A long-form December 2019 article, “The History of Slavery in the Cultivation of Mac & Cheese,” began by explaining:
Though Thomas Jefferson is praised for “putting mac and cheese on the South’s radar” (Biro)—after bringing the recipe from Europe to Virginia in the late 1700s—the underlying, often discounted narrative lies in Jefferson’s enslaved chefs preparing the meal, often adding their own culinary influences from Africa.
In particular, Jefferson’s enslaved chef, James Hemings, remains “a ghost in America’s kitchen” (McElveen), overshadowed and “still enslaved to the narrative that gives Thomas Jefferson credit” (McElveen) for introducing such foods to the nation.
Overall, my research aims to do three things: 1) explore the history of mac and cheese in the Southern sphere, 2) debunk theories that only credit Jefferson with popularizing the dish, and 3) emphasize its newfound cultural and culinary importance in black culture today.
☆ ☆ ☆
[Things to do]
1. According to the mac and cheese excerpt, who was Thomas Jefferson's enslaved chef who remains "a ghost in America's kitchen"?
2. Write out the passage of the mac and cheese excerpt between "In particular, Jefferson’s" and "to the nation.", inclusive.

[Record set]
☆ ☆ ☆
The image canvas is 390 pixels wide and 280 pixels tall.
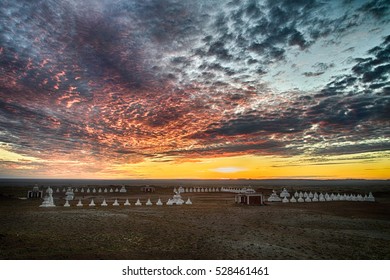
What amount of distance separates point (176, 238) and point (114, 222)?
9.64 meters

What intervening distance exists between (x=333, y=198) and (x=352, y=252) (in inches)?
1742

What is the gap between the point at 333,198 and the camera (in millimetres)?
55812

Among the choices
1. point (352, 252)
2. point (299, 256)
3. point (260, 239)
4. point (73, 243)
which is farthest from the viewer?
point (260, 239)

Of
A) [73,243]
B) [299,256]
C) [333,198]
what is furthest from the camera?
[333,198]

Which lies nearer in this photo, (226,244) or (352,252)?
(352,252)

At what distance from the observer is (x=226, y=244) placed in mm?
17750

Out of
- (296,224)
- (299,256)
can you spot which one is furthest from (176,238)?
(296,224)
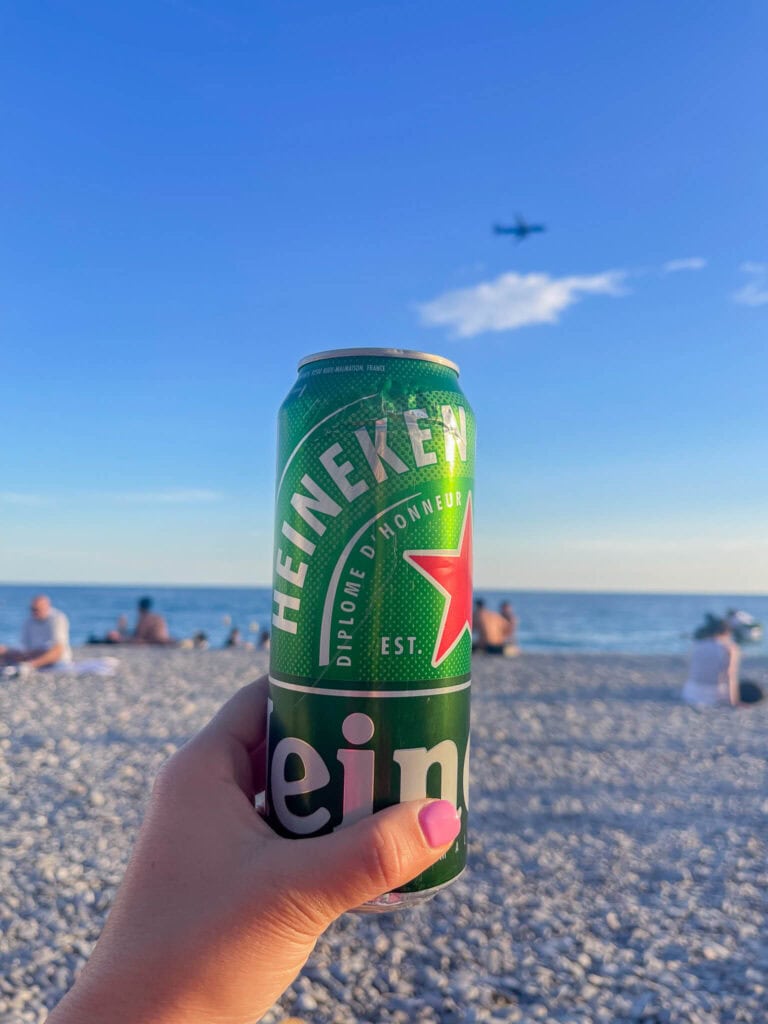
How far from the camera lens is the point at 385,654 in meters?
1.56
☆ ☆ ☆
[Solution set]
1. James Hemings

2.
In particular, Jefferson’s enslaved chef, James Hemings, remains “a ghost in America’s kitchen” (McElveen), overshadowed and “still enslaved to the narrative that gives Thomas Jefferson credit” (McElveen) for introducing such foods to the nation.